Political and public authorities calling for accountability are often themselves (due to their status and affluence) functioning under License or near-License and promoting Compulsion, primarily to maintain their status and affluence. This is the dynamic currently destroying public education and functioning under the mask of "education reform." This is the type of accountability that I and almost all educators reject.
Matthew DiCarlo has recently highlighted that exact misuse of "accountability":
"In the context of a high-stakes accountability system – e.g., a school/district rating system with severe consequences for poor grades – this might be a big problem. It represents the conflation of student and school performance, which means that you will be punishing schools – sometimes severely, as in closure – based on ratings that may be largely a function of factors, such as students’ backgrounds, that are out of their control.

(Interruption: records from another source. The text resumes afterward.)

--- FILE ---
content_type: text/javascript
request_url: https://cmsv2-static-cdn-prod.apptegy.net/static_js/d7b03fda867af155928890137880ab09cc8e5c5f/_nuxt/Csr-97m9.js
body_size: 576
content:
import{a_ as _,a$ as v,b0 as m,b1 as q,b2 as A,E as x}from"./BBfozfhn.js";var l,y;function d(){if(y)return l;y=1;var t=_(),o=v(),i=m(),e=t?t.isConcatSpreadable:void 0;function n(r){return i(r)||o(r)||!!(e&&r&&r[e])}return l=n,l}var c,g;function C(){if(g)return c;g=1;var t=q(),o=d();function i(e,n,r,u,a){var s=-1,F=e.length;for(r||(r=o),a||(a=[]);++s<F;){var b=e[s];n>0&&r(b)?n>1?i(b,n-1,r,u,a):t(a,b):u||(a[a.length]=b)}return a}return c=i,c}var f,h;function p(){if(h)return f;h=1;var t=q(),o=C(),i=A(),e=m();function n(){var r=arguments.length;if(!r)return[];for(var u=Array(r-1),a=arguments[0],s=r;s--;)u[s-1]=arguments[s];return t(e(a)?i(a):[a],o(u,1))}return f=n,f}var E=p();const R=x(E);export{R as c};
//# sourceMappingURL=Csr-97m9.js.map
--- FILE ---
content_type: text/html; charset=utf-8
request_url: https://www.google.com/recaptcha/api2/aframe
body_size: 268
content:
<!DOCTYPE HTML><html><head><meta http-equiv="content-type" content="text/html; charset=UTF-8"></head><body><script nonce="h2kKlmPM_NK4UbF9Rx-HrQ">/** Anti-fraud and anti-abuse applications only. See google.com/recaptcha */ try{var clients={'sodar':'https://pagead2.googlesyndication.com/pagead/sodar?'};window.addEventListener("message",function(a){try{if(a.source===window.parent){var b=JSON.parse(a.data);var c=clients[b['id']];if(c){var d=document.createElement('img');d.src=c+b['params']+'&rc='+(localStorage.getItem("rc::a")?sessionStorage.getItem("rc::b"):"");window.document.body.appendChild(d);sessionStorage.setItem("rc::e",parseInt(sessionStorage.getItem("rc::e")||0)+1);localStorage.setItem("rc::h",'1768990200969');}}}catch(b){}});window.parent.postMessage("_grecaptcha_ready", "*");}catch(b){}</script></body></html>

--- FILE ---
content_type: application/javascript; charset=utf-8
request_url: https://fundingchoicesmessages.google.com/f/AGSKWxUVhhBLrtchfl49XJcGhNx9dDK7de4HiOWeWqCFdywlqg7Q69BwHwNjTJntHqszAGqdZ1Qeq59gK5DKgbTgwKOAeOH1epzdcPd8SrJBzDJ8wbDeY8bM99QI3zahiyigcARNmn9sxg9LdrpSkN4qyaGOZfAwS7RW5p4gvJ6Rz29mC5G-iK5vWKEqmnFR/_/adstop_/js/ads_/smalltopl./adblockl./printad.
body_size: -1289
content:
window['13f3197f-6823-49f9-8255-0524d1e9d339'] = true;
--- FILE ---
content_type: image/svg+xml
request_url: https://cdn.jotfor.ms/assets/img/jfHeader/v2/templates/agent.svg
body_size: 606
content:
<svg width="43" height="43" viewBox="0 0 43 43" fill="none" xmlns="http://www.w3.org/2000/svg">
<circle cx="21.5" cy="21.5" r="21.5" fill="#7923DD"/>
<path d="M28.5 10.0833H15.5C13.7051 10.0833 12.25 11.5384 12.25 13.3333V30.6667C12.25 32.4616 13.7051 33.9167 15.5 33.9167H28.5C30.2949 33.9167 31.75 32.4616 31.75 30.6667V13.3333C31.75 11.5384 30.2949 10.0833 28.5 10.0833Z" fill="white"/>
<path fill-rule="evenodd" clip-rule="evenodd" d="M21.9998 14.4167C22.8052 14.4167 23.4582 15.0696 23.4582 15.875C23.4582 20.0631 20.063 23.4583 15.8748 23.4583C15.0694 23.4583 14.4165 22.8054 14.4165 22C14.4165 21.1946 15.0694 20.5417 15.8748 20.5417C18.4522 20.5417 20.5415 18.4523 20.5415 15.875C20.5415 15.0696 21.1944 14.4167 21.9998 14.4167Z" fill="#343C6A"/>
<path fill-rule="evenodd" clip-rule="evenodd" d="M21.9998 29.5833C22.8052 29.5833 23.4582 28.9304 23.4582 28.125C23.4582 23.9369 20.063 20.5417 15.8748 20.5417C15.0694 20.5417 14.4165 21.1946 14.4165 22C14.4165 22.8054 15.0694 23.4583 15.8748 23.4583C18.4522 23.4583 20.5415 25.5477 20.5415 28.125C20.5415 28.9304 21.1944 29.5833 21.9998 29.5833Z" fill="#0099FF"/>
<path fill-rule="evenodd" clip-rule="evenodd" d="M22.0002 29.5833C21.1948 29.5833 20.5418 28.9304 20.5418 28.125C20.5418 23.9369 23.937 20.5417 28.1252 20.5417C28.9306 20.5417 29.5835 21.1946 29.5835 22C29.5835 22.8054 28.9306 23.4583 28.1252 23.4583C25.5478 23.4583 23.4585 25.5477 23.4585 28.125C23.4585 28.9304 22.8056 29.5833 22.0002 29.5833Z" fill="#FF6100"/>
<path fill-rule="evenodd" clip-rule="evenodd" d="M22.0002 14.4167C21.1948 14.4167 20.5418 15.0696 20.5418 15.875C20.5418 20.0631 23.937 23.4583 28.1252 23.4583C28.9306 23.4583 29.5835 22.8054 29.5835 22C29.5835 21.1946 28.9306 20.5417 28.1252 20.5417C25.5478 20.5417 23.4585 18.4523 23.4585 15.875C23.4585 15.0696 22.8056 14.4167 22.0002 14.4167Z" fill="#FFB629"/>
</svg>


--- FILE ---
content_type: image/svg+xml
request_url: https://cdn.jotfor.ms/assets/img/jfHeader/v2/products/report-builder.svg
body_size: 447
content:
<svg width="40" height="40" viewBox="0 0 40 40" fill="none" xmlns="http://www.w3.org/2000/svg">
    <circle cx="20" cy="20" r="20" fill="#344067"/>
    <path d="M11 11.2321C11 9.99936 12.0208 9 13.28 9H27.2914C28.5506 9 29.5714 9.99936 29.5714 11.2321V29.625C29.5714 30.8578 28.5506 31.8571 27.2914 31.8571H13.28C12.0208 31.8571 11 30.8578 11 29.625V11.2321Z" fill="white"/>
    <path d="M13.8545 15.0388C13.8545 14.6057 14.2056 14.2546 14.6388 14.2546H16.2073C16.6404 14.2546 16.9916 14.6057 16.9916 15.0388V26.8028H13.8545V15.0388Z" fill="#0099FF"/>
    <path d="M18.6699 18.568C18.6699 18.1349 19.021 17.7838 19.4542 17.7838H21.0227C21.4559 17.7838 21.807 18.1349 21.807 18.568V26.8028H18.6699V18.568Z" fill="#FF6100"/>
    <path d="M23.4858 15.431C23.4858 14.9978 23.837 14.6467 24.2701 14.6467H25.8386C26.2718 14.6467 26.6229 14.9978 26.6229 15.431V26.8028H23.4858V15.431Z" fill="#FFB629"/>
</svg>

"This is the exact opposite of what an accountability system is supposed to do."
Educators are essential to fulfilling the promise of universal public education, but not the way corporate reformers claim and never as the result of Compulsion.
Public education needs to honor student and teacher Autonomy as the only form of accountability that can build democracy, human agency, and freedom.
Otherwise, our schools will continue to perpetuate the inequity of License and Compulsion that has created the Corporate States of America—the land of the 1% practicing their License on the backs the 99%'s Compulsion.